[Entries from a dataset]
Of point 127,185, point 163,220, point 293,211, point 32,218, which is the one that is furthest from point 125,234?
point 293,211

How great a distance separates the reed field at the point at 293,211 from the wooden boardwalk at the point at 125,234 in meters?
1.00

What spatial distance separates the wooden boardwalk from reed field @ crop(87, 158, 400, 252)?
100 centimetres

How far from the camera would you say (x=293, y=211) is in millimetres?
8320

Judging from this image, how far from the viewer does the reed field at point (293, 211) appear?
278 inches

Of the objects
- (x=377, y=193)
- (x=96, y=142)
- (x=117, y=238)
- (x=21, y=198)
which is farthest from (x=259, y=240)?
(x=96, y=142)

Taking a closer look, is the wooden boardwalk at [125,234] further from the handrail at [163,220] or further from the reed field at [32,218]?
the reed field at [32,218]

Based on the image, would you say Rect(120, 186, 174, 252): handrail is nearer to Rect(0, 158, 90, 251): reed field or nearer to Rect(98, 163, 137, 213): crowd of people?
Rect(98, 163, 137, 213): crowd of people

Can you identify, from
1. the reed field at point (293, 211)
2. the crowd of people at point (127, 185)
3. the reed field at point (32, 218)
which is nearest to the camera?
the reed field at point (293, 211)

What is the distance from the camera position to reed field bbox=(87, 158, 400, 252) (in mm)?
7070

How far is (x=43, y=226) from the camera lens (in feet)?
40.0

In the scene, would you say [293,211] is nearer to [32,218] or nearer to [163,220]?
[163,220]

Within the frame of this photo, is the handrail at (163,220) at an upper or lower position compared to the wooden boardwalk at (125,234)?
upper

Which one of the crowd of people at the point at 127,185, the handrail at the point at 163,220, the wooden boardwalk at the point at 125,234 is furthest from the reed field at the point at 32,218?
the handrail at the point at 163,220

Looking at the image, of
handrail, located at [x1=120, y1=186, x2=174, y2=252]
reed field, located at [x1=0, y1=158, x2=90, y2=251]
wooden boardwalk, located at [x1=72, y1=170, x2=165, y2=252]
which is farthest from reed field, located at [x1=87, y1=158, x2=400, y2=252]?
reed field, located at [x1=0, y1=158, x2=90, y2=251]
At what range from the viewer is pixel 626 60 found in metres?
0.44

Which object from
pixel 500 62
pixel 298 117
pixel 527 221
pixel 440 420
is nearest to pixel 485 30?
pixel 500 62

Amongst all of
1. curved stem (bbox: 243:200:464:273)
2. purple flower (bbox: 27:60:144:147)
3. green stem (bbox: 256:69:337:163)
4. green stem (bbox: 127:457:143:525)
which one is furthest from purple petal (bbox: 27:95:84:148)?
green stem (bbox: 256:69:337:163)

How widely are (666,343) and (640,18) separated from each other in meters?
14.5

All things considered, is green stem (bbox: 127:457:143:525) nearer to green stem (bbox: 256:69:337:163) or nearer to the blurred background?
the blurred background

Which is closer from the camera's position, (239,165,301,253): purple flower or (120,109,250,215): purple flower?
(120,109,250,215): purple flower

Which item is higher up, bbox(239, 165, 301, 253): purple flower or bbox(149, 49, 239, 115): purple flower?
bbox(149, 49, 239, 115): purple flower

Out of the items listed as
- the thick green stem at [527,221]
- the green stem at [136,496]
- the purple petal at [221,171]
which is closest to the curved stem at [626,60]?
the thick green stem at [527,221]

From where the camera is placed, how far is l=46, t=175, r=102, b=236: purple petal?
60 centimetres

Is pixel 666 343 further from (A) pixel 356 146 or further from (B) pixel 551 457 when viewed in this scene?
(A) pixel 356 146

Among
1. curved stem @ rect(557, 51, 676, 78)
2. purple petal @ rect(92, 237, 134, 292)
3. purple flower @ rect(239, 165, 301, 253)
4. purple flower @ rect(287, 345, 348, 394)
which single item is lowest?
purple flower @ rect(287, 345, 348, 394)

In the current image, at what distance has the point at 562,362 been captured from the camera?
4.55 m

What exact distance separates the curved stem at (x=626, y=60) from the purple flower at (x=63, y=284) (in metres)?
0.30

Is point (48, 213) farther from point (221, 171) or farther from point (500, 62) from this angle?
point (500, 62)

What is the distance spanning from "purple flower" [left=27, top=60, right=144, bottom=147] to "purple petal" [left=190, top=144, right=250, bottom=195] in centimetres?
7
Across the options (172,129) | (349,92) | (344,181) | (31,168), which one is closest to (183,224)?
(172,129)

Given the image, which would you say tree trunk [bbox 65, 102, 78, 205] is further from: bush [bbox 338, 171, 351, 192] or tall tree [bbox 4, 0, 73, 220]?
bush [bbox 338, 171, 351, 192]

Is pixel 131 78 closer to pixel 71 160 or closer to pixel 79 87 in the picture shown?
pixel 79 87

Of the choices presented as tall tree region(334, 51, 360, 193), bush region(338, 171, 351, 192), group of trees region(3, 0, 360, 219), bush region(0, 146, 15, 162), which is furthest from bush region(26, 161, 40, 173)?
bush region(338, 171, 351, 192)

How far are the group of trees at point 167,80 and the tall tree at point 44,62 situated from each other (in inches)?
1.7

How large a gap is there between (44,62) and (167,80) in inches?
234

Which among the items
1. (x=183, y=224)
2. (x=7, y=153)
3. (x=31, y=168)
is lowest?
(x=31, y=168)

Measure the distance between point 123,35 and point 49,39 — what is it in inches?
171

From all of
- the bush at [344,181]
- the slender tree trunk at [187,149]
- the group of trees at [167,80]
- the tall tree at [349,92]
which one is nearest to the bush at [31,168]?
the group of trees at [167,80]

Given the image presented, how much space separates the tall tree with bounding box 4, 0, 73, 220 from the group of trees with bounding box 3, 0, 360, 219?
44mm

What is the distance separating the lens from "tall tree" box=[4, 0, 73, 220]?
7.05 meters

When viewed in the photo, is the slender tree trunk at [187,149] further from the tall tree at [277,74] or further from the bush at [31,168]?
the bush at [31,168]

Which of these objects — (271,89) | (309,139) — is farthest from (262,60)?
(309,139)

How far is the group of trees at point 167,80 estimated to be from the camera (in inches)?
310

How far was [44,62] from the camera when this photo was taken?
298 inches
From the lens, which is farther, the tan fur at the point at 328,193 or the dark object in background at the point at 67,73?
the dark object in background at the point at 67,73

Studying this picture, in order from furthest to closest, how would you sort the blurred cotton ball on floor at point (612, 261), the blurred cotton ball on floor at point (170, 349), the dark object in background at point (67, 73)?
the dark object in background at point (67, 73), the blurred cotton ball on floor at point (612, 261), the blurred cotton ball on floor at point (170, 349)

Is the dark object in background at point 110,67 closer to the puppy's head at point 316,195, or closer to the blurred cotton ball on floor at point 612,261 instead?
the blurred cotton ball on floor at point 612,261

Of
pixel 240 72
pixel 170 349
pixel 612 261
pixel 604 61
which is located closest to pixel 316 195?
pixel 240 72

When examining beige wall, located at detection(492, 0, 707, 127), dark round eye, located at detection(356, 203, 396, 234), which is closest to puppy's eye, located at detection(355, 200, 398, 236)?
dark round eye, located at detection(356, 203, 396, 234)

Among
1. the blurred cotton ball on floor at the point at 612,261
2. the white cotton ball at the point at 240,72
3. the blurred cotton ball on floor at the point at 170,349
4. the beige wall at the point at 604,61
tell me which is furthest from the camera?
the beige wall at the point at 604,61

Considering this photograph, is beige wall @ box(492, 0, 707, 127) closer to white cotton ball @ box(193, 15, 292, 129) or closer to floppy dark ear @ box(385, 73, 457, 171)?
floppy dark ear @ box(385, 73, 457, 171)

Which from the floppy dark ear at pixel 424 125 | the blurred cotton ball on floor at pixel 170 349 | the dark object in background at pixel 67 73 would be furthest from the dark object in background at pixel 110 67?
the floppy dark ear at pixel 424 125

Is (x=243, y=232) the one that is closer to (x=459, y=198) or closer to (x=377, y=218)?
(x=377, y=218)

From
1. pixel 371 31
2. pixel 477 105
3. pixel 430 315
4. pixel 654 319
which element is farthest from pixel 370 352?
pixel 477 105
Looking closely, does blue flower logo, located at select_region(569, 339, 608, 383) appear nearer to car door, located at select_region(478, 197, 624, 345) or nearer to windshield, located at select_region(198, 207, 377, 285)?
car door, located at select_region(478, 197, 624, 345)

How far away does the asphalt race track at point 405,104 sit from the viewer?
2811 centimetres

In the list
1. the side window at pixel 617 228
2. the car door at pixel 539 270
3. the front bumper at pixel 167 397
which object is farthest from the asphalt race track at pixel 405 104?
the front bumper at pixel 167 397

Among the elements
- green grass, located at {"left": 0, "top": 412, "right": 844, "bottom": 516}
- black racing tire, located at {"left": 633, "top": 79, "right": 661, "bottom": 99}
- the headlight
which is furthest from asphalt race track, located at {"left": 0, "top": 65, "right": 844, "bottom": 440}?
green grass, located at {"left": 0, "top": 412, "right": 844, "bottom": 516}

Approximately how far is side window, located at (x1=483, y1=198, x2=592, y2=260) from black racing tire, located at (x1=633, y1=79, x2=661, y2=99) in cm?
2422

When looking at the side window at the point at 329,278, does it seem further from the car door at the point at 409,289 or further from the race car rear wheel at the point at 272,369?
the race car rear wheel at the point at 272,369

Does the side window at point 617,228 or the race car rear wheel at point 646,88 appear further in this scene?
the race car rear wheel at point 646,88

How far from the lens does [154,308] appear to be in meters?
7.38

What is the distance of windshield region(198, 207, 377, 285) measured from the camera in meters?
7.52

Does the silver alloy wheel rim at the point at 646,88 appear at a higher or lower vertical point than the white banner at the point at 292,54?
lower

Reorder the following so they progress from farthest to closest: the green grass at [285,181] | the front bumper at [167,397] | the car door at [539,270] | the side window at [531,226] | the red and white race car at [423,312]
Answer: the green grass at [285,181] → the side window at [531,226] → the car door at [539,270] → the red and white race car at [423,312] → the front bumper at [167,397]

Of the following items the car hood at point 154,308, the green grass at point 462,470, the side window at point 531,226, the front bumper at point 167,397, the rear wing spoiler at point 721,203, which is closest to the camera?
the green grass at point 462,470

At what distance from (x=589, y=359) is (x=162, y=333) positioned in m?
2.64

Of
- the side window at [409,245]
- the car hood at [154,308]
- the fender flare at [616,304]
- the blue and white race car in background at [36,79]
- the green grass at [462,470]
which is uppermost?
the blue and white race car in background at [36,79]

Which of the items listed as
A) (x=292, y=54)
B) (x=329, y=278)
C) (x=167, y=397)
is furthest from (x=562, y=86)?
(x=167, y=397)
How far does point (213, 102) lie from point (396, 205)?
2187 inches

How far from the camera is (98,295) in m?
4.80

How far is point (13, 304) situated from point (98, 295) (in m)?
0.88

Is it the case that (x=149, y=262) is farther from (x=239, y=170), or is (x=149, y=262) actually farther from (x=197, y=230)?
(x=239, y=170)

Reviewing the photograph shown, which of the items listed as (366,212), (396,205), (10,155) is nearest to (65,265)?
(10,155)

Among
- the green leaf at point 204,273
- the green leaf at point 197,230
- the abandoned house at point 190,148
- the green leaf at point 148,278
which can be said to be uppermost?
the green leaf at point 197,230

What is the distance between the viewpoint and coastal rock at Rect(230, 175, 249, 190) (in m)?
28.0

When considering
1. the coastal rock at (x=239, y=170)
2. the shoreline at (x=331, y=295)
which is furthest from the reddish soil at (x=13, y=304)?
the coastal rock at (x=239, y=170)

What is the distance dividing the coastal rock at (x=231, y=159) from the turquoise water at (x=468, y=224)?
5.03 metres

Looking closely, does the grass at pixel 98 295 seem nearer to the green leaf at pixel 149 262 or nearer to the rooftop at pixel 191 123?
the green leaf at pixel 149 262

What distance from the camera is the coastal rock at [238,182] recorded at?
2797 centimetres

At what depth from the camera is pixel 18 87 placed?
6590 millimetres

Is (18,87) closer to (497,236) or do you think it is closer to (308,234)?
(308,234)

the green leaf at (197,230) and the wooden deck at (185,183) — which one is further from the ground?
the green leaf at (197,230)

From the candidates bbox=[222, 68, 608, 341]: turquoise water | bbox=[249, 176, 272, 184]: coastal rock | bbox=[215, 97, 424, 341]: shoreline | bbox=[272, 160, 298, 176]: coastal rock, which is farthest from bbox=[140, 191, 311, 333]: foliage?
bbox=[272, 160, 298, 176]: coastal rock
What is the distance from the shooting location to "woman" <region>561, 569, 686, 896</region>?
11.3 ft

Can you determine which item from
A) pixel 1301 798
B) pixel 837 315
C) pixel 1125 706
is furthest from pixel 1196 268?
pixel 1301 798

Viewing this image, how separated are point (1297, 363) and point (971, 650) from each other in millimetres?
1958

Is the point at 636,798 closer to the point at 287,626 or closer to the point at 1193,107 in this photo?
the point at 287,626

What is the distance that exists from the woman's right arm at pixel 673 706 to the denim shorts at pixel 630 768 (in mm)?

- TASK STATEMENT: Put the lines of the records into a Markdown table with the columns "Row" and "Line", starting at the line that contains "Is the point" and ending at the end of the records. Leave out blank lines.

- EXERCISE RESULT:
| Row | Line |
|---|---|
| 1 | Is the point at 636,798 closer to the point at 287,626 or closer to the point at 1193,107 in this photo? |
| 2 | the point at 287,626 |
| 3 | What is the distance that exists from the woman's right arm at pixel 673 706 to the denim shorts at pixel 630 768 (in mm)? |